Cuando era chica, cada vez que viajaba a Paris me preguntaba por qué no había juegos en las plazas. Acostumbrada a las de Buenos Aires, donde cualquier excusa era buena para tirarse un par de veces por el tobogán o hamacarse contra el viento, esas contadas plazas parisinas con algunas hamacas dobles cercadas, con horario de acceso limitado y vigiladas por la estricta mirada de quien cobraba la entrada, me parecían ir a contramano de la espontaneidad infantil.

La cosa no mejoró durante los años que viví allá. Sin embargo, años después cuando empezamos a viajar en familia, me encontré con que los franceses se habían rendido a la evidencia: los chicos quieren jugar!

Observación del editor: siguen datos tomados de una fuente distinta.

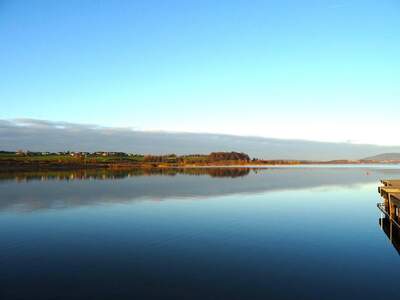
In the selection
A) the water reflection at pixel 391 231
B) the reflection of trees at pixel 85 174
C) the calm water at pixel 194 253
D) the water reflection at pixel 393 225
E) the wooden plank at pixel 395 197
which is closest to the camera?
the calm water at pixel 194 253

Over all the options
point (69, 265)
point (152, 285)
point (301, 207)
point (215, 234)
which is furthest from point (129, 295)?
point (301, 207)

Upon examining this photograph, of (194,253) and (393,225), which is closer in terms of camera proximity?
(194,253)

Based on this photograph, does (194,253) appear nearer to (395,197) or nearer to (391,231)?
(391,231)

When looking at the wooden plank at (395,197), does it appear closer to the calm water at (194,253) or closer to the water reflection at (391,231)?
the water reflection at (391,231)

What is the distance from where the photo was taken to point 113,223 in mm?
24844

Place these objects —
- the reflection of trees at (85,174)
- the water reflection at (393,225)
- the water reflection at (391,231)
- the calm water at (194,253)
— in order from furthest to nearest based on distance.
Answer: the reflection of trees at (85,174)
the water reflection at (393,225)
the water reflection at (391,231)
the calm water at (194,253)

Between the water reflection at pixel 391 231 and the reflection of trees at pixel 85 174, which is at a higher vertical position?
the reflection of trees at pixel 85 174

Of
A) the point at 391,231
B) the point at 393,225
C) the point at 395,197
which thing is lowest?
the point at 393,225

Desde los grandes parques hasta las plazas de barrio más chiquitas habían incorporado trepadoras, toboganes y columpios, y se habían llenado de niños tanto en verano como en invierno. Esta novedad permite que aquellos que llegan a Paris con chicos puedan balancear paseos culturales con programas infantiles, haciendo el viaje más entretenido para todos.

De esta manera, quienes visiten la Tour Eiffel pueden, antes o después, hacer una parada en los juegos que están en el Champ de Mars, justo delante de la torre, o escondidos en los jardines del Trocadéro, del otro lado del Sena. Y coronar el día con unas vueltas en la calesita, abierta todo el año.

Aquellos que vayan al Louvre con chicos tienen la alternativa de aprovechar el Jardín des Tuileries y todo lo que éste ofrece: espacio de juegos con puentes colgantes y toboganes, paseos en poney y alquiler de barquitos para hacerlos navegar en la fuente. Los que estén ahí en julio y agosto pueden además sumar los entretenimientos de la Fete foraine des Tuileries, una verdadera kermese que se desarrolla en el verano del lado de la Rue de Rivoli, con tren fantasma, camas elásticas y manzanas acarameladas incluidas! Y durante todo el año, la Grande Roue de la Place de la Concorde, para disfrutar de las mejores vistas.

Y por supuesto, no hay que dejar de lado los grandes jardines: todos ellos cuentan con áreas especialmente destinadas a los niños. Vale una mención especial para el Jardín du Luxembourg que tiene un espacio enorme, con juegos para las distintas edades. Si bien la entrada a los juegos es paga (2.50 Euros), es super recomendable! Además, en el mismo parque hay una calesita, hamacas y un teatro de títeres.